Trade Spat Snares Tanker Bids
Tuesday, September 19, 2006
An international trade dispute between Boeing Co. and Airbus SAS has begun affecting the politics of a multibillion-dollar competition to build the Air Force's next fleet of refueling tankers.
Deputy Defense Secretary Gordon England decided that companies competing to build the new tanker would be asked about the potential impact an aircraft trade dispute now before the World Trade Organization might have on their bid. The United States and the European Union have accused each other of illegally subsidizing their flagship aircraft manufacturers, Boeing and Airbus.
The measure could prove troublesome for a team that includes European Aeronautic Defence and Space Co., which owns Airbus and has announced plans to compete against Boeing for the work tanker project. EADS has been attempting to keep the military contract separate from the international dispute; Boeing supporters have argued that the pending WTO case shouldn't be ignored.
The dispute broke into the open yesterday after Sen.
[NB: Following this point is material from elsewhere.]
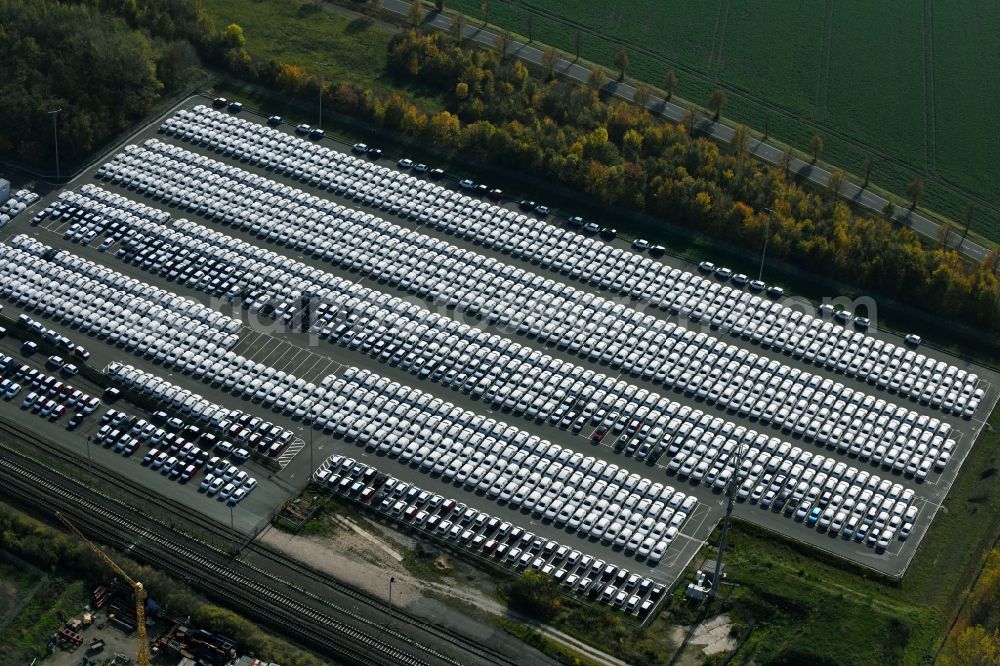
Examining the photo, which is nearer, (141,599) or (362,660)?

John McCain (R-Ariz.), the vice chairman of the Senate Armed Services Committee, called England's position "unprecedented" and said it could limit competition for the tanker.
Replacement of the Air Force's aging fleet of tankers, which refuel fighters and other planes in mid-air, has become a three-year-long saga for the defense industry.
The Air Force originally chose Boeing of Chicago without a competition under a $20 billion program to lease-then-buy 100 of the planes. The program was dropped after complaints about its cost and criticism surrounding Boeing's illegal hiring of a former Air Force official who worked on the program.
That forced the Air Force to restart the program, this time with a competition between Boeing and Northrop Grumman Corp. emerging and prompting a new dispute. Northrop is teaming with EADS and plans to use the European company's Airbus A330 for the competition.
The Air Force says it will release a draft version of its request for a proposal, which would officially launch the competition, by the end of the month.
England said that the WTO issue needed to be addressed by the bidders.
The "painful history of this program clearly necessitates the need for an unambiguous and non-controversial [request for proposal] if this program is to reach production," England said in a letter to McCain, dated Sept. 15.
In the letter, England said that the WTO provision was added at his request. "This competition has the attention of many divergent interests in the Congress, and any lingering issues could easily disrupt [the] contract award," the letter said.
But McCain argues that the Air Force isn't able to judge such issues. In one letter listing a series of 13 questions, McCain asked what legal authority there is for bringing the WTO case into the competition, and whether future acquisitions will have such provisions. It "needlessly and, in my view, improperly injects into what should be a full and open competition an element of arbitrariness and capriciousness," McCain said.
It is unclear when the WTO dispute could be resolved. Air Force plans call for a winner of the tanker competition to be announced next year.
Northrop and EADS declined to comment, and Boeing said it would follow whatever rules are issued by the Defense Department for the competition.